- Theatrical release poster
- Directed by: Alexandria Bombach
- Produced by: Alexandria Bombach; Jess Devaney; Anya Rous; Kathlyn Horan;
- Cinematography: Alexandria Bombach; J Bennett; Erick Stoll;
- Edited by: Alexandria Bombach
- Production companies: Impact Partners; InMaat Productions; Multitude Films; Chicken & Egg Pictures; Tin Fish Films; Red Reel;
- Distributed by: Oscilloscope
- Release dates: January 19, 2023 (Sundance); April 10, 2024;
- Running time: 123 minutes
- Country: United States
- Language: English
- Box office: $228,790

= It's Only Life After All =

2023 film by Alexandria Bombach

It's Only Life After All is a 2023 American documentary film, directed, produced, and edited by Alexandria Bombach. It follows the lives and careers of the band Indigo Girls. It had its world premiere at the 2023 Sundance Film Festival on January 19, 2023, and was released on April 10, 2024, by Oscilloscope.

==Premise==
Explores the lives, careers, and activism of the band Indigo Girls.

==Production==
In May 2020, it was announced Alexandria Bombach would direct a documentary film revolving around Indigo Girls. Initially the documentary was set to follow the band on tour in a Cinéma vérité style, but the COVID-19 pandemic changed the way the film was made. During post-production, Bombach had 1,000 hours of footage to work with.

==Release==
It's Only Life After All had its world premiere at the 2023 Sundance Film Festival on January 19, 2023. It also screened at South by Southwest on March 14, 2023. and Tribeca Festival on June 14, 2023. In December 2023, Oscilloscope acquired distribution rights to the film. It was released on April 10, 2024.

==Reception==
===Critical reception===
  Metacritic, which uses a weighted average, assigned the film a score of 71 out of 100, based on 9 critics, indicating "generally favorable" reviews.

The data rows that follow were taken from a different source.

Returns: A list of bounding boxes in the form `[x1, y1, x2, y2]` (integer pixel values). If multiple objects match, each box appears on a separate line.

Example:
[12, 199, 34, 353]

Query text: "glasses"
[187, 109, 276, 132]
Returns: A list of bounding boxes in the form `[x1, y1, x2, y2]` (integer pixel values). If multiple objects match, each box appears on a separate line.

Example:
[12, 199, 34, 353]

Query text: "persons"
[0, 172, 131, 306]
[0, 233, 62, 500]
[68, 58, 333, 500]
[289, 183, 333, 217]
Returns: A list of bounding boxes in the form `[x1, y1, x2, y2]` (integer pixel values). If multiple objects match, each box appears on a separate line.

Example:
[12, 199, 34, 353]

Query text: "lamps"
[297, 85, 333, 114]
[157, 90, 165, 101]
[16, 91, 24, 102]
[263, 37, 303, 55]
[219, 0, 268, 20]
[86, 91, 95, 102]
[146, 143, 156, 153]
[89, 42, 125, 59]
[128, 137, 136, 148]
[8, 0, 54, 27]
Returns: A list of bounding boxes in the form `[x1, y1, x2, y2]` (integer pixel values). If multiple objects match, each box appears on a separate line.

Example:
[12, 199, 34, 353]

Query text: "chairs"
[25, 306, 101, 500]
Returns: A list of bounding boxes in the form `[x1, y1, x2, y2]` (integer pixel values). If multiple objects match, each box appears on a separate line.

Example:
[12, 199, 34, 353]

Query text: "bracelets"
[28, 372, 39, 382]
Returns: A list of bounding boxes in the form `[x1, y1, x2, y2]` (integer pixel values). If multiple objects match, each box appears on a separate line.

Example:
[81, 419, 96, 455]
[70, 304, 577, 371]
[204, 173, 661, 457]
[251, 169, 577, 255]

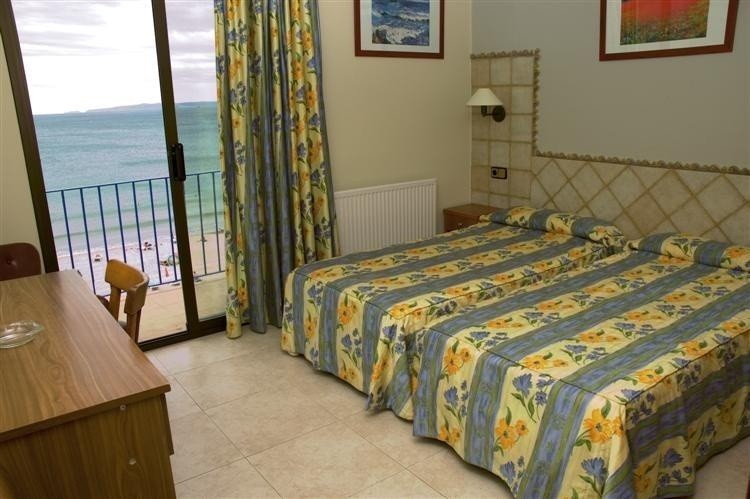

Robyn Bahr of The Hollywood Reporter wrote: "The rare confessional rockumentary that envelops you like a soft blanket." Jude Dry of IndieWire gave the film a B+ writing: "Brimming with previously unseen footage and refreshingly frank interviews with the artists, it’s an adoring opus befitting two long overlooked musicians and activists."